Count the lines of the records below that contain the string "which", treating case as significant, and reply with the number alone.

·····

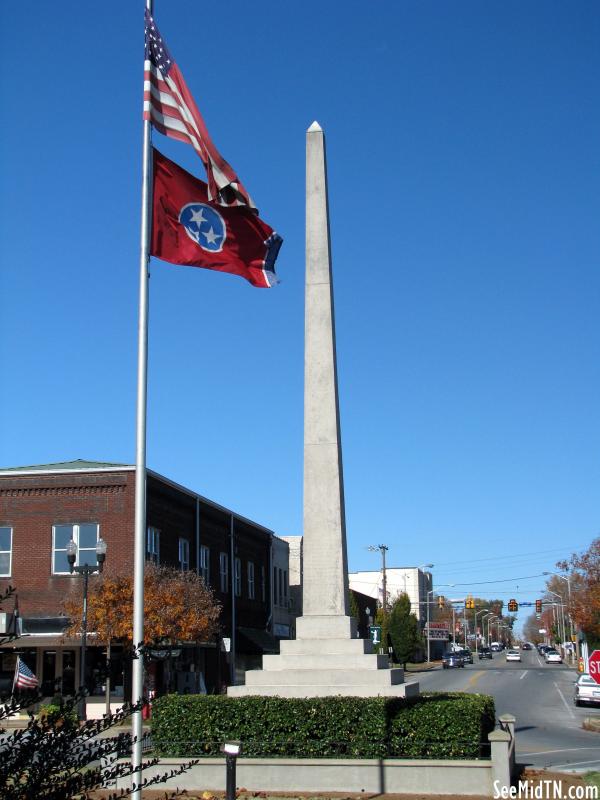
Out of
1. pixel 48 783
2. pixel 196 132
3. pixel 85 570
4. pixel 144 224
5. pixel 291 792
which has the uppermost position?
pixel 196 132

·····

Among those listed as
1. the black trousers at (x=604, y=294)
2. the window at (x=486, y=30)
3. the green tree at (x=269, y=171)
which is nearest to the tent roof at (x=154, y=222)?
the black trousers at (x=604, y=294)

·····

→ **Exercise solution**
2